= Exercise =
Retype the draft article on the Detroit Pistons' 2012 NBA Draft options word for word, in full.

= Page extract =
━━━━━━━━

2012 NBA Draft: Exploring Detroit's Draft Options

Destiny?

The Detroit Pistons have three-and-a-half weeks to build their strategy going into the 2012 NBA Draft. Through workouts, interviews and and wider player analysis, the Pistons will attempt to build a draft order for the #9 pick, the #39 pick and the #44 pick. While it's likely that trading up will not be an option, there may be opportunities to add or move picks that can be explored by draft day. So how might the draft play out for the Detroit Pistons? Let's take a look at the decisions the team will be making by June 28th.

First Round Options

Detroit's #9 pick in the 2012 NBA Draft:

Jared Sullinger: NBADraft.net has Sullinger going to the Mavericks at #17. That and their crappy audio ads are two reasons why I much prefer DraftExpress. DX has Sullinger going 6th to Portland. ESPN says Sullinger will likely go 7th to Golden State, and Sports Illustrated agrees. That's the big question about Sullinger-- will he fall to Detroit or not? If you've watched Sullinger play or you understand advanced stats, it's not hard to recognize that he is a premier prospect in this draft, in line with Anthony Davis and Thomas Robinson. If he is on the board for Detroit at #9, you take him and don't look back. When the best player available happens to play at your greatest position of need, you make the pick regardless of that player's style.

━━━━━━━━

= Exercise data =
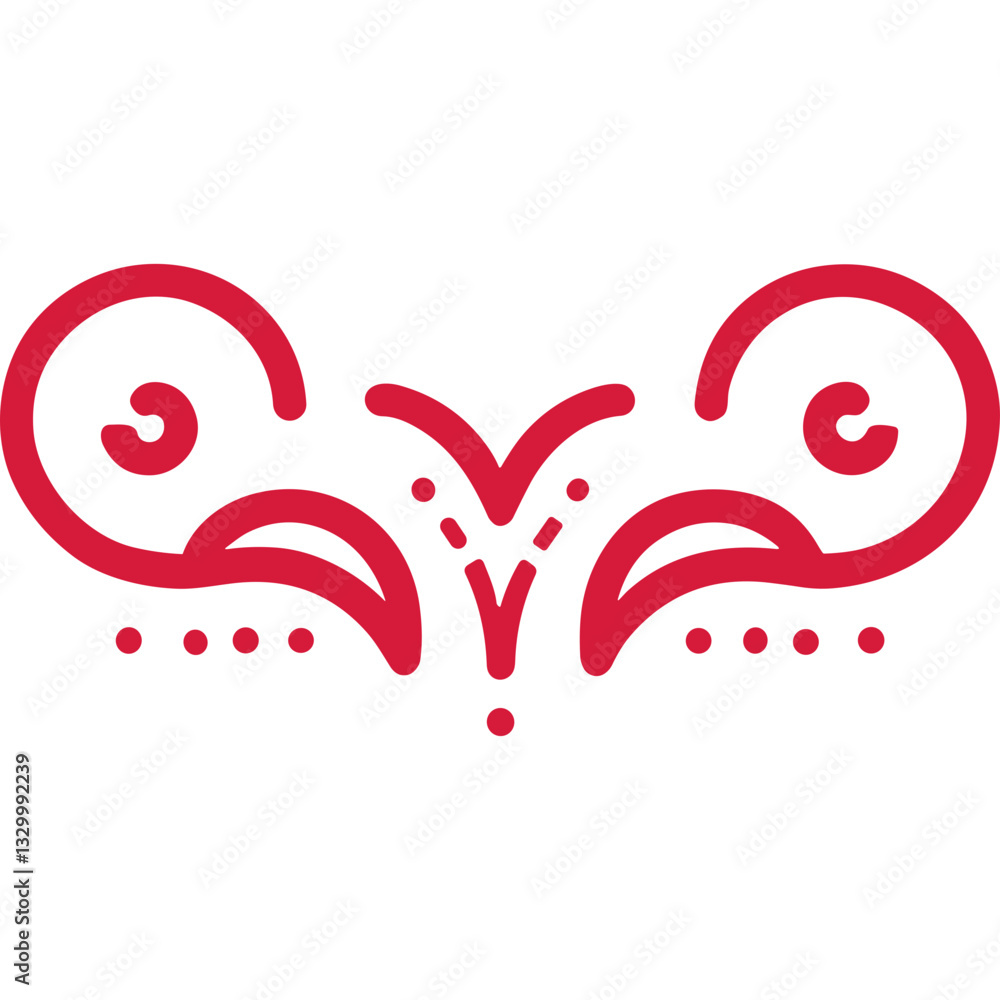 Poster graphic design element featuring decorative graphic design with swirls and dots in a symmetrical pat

━━━━━━━━

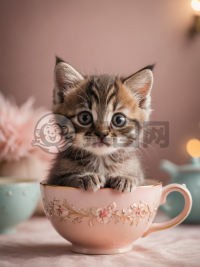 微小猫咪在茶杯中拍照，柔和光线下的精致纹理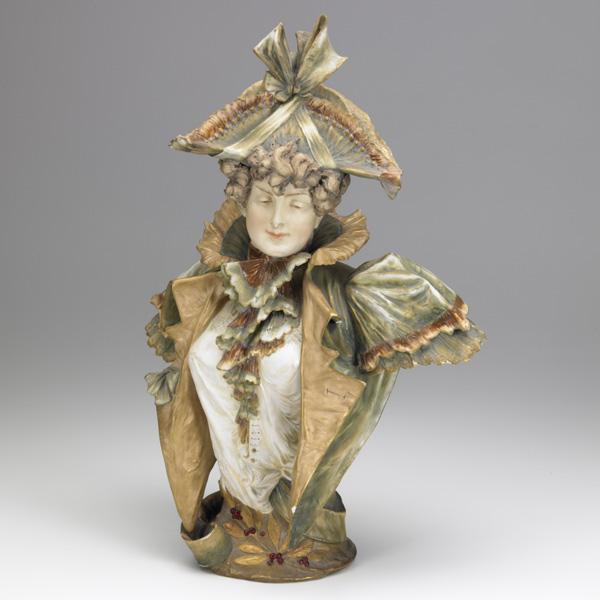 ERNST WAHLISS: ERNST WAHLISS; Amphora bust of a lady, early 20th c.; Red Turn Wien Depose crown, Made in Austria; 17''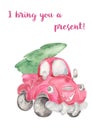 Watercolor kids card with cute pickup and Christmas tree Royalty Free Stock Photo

━━━━━━━━

= Output for this task =
2012 NBA Draft: Exploring Detroit's Draft Options

Destiny?

The Detroit Pistons have three-and-a-half weeks to build their strategy going into the 2012 NBA Draft. Through workouts, interviews and and wider player analysis, the Pistons will attempt to build a draft order for the #9 pick, the #39 pick and the #44 pick. While it's likely that trading up will not be an option, there may be opportunities to add or move picks that can be explored by draft day. So how might the draft play out for the Detroit Pistons? Let's take a look at the decisions the team will be making by June 28th.

First Round Options

Detroit's #9 pick in the 2012 NBA Draft:

Jared Sullinger: NBADraft.net has Sullinger going to the Mavericks at #17. That and their crappy audio ads are two reasons why I much prefer DraftExpress. DX has Sullinger going 6th to Portland. ESPN says Sullinger will likely go 7th to Golden State, and Sports Illustrated agrees. That's the big question about Sullinger-- will he fall to Detroit or not? If you've watched Sullinger play or you understand advanced stats, it's not hard to recognize that he is a premier prospect in this draft, in line with Anthony Davis and Thomas Robinson. If he is on the board for Detroit at #9, you take him and don't look back. When the best player available happens to play at your greatest position of need, you make the pick regardless of that player's style.